For many people, their New Year’s resolution involves losing weight or quitting smoking. But the new year is a great time to start thinking about how you are going to become more financially sensible this year.
A good place to start is to take a look at your credit card habits. Are you using your credit cards only for convenience sake or for emergencies? Or are you using them like an open-ended loan, racking up debt and interest charges? Regardless you can find great interest rates and deals when using comparison sites like www.comparethemarket.com/credit-cards/.
The best way to use a credit card is to pay off the balance every month and carry a balance on the card only when you need to use it for for a large, necessary charge that you can’t otherwise afford, such as expensive repairs to your car, or for things that require a credit card, such as rental car or hotel reservations. This not only keeps you out of debt and saves you money, but it also improves your credit score, which can save you money in the long run with lower interest rates and other advantages.
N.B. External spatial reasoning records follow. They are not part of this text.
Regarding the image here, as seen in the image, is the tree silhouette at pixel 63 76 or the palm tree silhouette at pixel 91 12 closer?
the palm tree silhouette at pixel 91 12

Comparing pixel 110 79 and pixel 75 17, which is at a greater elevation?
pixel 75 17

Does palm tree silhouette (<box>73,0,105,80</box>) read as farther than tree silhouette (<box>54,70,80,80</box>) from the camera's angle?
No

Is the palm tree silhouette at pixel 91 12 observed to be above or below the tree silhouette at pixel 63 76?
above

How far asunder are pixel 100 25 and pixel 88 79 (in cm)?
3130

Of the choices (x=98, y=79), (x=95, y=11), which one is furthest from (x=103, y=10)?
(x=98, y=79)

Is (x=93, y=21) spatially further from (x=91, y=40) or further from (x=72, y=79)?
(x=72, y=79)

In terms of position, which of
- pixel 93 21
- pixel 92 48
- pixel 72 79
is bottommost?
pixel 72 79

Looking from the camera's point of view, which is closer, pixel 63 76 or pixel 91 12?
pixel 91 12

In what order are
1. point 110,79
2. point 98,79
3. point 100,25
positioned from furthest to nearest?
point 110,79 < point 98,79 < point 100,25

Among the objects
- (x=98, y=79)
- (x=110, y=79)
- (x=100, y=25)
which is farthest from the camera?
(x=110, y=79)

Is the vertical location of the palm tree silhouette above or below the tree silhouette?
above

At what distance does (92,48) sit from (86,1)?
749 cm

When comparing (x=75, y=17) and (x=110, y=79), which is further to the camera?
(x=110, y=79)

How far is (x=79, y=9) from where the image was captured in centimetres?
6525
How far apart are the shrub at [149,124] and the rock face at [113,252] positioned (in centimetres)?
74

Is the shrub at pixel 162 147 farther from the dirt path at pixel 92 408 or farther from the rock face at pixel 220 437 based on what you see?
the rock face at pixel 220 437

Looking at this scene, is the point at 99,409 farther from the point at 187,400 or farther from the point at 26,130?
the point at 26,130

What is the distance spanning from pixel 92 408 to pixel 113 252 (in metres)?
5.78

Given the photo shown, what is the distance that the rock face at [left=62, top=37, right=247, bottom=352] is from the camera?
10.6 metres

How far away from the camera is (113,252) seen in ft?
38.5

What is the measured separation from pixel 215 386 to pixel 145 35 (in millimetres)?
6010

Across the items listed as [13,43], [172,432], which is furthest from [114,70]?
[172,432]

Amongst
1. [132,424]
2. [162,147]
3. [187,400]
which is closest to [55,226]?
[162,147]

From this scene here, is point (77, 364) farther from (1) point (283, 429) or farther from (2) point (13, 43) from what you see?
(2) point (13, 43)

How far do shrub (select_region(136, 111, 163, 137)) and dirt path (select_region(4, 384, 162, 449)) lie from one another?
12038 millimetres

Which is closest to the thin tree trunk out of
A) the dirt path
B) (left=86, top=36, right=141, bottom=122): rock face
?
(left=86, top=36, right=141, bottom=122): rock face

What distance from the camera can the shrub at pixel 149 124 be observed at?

How much are you spending?
Another thing to look at on the way to improving your finances is your overall spending. Are you spending way more than you need to? For example do you buy coffee every morning or eat out for lunch and dinner several times a week? Brew your own coffee at home and take your lunch to work every day and you could easily come up with a couple thousand dollars that you could save, invest for retirement or use to pay down debt.
While discretionary spending is a logical place to look for savings, you might be able to save money on some of your necessities as well. For example, if you combine your homeowners and automobile insurance, you could save a few dollars a month. Bundling your TV, Internet and phone services can also save you money. Another place to look for savings is your mortgage if you have one. Interest rates are at historical lows, so if you are in a position to refinance your mortgage, you could save several thousand dollars a year.
Improving your finances doesn’t have to be all about cutting expenses. Make sure you are getting the best rate possible on any savings account you have and consider putting some of the money in a CD if you don’t need it any time soon. Also, make sure you are contributing the minimum amount to your 401k plan to get any company match offered. And do anything you can to reduce taxes. Utilize flexible spending accounts or health savings accounts, and contribute to an IRA or college savings plan for your kids if you can afford to.